__Problem statement__.
Show, in full, each line of the data that contains "ariagrup".

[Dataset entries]
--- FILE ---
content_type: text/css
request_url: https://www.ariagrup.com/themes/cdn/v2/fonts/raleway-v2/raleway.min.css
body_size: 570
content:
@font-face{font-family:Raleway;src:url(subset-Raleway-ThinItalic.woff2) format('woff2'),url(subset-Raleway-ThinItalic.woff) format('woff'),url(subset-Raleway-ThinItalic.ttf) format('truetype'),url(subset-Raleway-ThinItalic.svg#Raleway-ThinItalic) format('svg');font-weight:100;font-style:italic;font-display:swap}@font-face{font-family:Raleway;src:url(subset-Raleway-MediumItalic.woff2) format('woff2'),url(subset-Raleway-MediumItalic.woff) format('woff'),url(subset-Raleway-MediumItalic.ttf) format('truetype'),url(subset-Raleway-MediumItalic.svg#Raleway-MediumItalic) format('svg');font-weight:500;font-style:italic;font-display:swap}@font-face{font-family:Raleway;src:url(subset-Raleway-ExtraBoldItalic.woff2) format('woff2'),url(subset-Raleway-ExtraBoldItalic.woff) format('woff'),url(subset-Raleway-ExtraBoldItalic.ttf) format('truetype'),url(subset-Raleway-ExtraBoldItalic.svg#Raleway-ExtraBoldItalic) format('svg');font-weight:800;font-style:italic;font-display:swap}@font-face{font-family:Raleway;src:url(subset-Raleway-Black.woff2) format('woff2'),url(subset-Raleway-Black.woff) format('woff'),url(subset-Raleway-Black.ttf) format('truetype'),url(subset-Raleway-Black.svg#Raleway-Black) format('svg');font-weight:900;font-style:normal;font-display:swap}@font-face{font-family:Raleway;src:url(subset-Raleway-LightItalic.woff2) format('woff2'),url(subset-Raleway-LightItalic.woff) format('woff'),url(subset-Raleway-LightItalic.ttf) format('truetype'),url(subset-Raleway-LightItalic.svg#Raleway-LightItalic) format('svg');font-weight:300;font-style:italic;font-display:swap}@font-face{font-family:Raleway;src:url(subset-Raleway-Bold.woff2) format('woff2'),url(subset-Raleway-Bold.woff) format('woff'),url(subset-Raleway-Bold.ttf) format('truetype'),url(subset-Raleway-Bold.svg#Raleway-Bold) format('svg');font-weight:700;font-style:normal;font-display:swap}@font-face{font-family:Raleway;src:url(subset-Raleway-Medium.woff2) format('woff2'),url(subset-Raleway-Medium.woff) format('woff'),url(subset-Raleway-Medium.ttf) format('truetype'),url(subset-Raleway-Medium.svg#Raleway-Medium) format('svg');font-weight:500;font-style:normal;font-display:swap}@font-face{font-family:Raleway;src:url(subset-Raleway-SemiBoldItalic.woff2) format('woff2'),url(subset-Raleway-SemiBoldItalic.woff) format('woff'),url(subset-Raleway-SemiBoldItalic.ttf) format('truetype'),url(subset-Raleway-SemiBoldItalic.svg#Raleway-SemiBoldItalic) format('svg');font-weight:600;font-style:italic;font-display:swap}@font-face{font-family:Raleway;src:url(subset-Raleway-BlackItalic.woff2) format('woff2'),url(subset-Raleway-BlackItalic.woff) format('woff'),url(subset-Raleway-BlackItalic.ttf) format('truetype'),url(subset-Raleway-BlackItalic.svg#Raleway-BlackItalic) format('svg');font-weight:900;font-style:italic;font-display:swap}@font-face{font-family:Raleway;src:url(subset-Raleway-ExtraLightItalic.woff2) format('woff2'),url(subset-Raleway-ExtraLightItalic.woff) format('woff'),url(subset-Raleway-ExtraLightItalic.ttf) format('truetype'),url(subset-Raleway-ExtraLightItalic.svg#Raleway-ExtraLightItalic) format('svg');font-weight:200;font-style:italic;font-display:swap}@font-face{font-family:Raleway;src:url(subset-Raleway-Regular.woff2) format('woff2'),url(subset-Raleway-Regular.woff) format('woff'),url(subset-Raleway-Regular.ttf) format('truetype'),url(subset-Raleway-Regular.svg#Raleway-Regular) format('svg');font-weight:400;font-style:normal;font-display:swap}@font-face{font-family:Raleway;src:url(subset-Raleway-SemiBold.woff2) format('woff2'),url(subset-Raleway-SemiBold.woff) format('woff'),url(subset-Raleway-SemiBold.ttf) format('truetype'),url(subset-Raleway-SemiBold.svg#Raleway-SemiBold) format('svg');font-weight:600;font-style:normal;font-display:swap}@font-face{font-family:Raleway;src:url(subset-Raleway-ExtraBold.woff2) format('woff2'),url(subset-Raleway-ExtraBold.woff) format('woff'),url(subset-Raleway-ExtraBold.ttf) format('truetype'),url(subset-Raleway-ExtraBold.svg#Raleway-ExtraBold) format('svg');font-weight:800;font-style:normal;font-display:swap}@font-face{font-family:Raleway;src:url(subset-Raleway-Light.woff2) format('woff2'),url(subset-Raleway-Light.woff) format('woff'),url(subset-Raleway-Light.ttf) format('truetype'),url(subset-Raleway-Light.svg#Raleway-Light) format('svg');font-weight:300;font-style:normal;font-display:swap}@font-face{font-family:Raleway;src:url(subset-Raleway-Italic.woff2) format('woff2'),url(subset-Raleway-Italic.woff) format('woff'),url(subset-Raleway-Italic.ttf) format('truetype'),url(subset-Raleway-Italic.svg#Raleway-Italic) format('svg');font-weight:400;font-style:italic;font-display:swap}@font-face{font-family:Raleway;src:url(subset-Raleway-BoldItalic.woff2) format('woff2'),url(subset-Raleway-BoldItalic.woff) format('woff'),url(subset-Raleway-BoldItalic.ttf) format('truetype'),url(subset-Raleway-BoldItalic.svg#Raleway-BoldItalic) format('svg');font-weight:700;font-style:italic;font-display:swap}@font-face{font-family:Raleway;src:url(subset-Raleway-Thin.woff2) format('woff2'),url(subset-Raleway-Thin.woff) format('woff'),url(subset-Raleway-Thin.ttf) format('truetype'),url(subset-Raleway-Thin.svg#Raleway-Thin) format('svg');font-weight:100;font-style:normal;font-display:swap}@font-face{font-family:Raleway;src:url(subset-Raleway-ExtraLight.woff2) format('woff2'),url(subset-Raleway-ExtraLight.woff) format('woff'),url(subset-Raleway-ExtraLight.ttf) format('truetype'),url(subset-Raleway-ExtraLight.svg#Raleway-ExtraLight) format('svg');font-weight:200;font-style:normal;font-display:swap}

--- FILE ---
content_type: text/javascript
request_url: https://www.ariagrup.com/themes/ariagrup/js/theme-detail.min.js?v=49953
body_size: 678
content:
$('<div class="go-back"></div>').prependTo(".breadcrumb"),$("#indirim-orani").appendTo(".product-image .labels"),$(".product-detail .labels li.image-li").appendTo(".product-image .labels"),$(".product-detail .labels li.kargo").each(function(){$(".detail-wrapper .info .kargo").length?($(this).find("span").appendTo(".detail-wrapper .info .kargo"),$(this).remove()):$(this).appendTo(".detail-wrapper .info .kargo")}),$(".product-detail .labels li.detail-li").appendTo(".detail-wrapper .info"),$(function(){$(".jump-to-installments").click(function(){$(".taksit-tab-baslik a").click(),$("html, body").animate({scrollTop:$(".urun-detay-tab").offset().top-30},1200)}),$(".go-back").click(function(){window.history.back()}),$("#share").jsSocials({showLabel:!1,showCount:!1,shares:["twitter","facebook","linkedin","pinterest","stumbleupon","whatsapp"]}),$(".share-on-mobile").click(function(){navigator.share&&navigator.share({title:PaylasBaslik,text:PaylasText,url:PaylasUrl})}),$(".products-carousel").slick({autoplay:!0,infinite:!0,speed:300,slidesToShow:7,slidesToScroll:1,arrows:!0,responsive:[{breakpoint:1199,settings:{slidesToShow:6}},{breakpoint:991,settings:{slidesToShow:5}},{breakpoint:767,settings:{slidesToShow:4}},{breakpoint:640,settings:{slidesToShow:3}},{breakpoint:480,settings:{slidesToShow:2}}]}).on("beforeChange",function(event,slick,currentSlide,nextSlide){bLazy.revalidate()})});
--
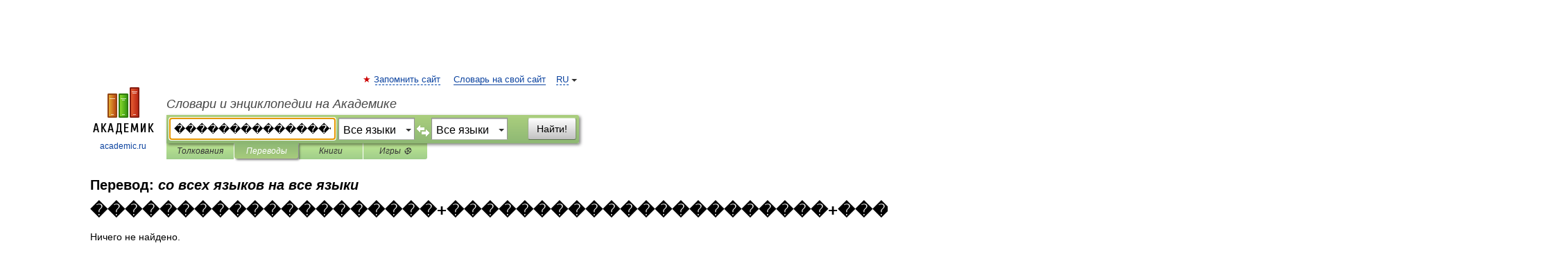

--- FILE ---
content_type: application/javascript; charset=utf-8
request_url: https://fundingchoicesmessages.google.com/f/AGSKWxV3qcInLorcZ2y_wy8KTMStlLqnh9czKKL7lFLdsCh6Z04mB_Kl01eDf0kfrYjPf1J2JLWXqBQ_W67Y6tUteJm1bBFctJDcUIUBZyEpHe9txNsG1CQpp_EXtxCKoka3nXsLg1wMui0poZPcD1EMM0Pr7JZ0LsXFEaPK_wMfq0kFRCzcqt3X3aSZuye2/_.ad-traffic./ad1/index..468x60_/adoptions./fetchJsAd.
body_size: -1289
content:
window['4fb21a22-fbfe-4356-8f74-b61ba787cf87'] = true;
---
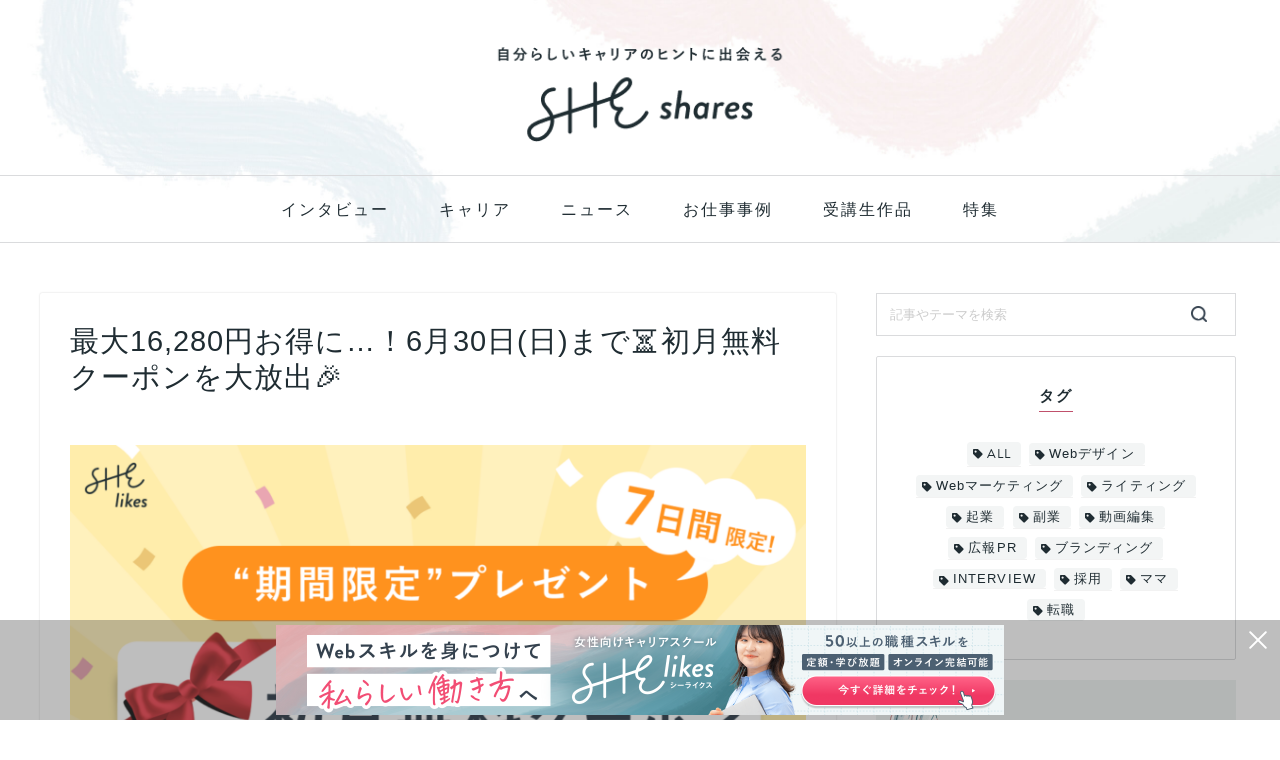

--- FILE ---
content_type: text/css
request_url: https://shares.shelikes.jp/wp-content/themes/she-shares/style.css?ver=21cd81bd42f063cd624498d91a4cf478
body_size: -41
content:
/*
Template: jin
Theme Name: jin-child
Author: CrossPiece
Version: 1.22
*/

__Written answer__.
request_url: https://www.ariagrup.com/themes/cdn/v2/fonts/raleway-v2/raleway.min.css
request_url: https://www.ariagrup.com/themes/ariagrup/js/theme-detail.min.js?v=49953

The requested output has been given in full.